The institute awards college scholarships worth between $10,000 and $50,000 to students who complete high-level projects in science, math, technology, music, literature, philosophy, and an "out of the box" category. This year, Simone Porter won the $50,000 scholarship for her violin performances.
Here are some of the other winners:
Arjun Aggarwal, 16 (Technology, $25,000)—Created a walking, talking robot that can intuitively work with the outside environment.
Matthew Bauerle, 16 (Math, $25,000)—Outlined a way to fit the Newton direction to weighted linear least squares problems—his work could potentially be used to develop facial recognition software.

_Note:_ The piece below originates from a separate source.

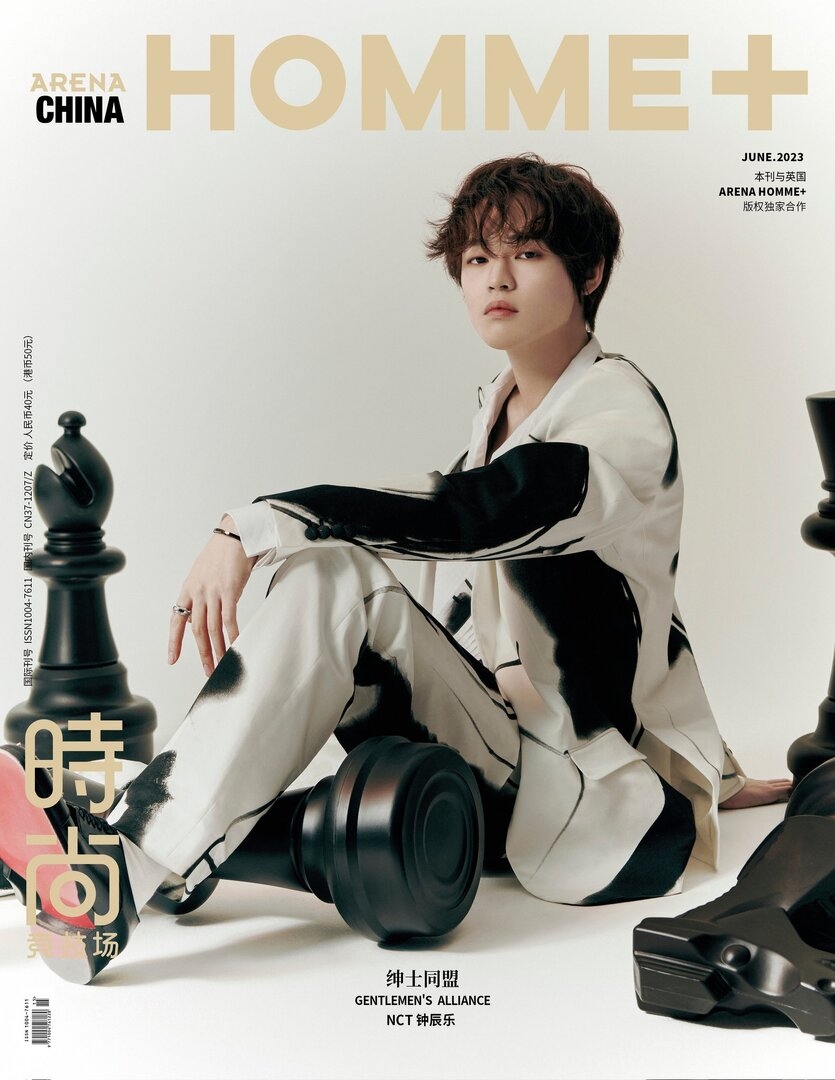 NCTDREAMCENTER-1661646520016592897-img3.jpg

Marian Bechten, 16 (Science, $25,000)—Developed a way to acoustically detect landmines. Her work was featured at the 2011 Intel International Science and Engineering Fair.
Pamela Lepold Photography
Benjamin Clark, 15 (Science, $25,000)—Won the grand individual prize at the Siemens Competition in Math, Science & Technology for his astrophysics work with binary stars. His work could be used to determine how often the conditions required for life occur.
Siddhartha Jena, 17 (Science, $25,000)—Studied the effects of elevated cholesterol and found two compounds that can combat its hazardous effects.
Caleb Kumar, 15 (Science, $25,000)—Developed a way to automate the diagnosis of bladder cancer.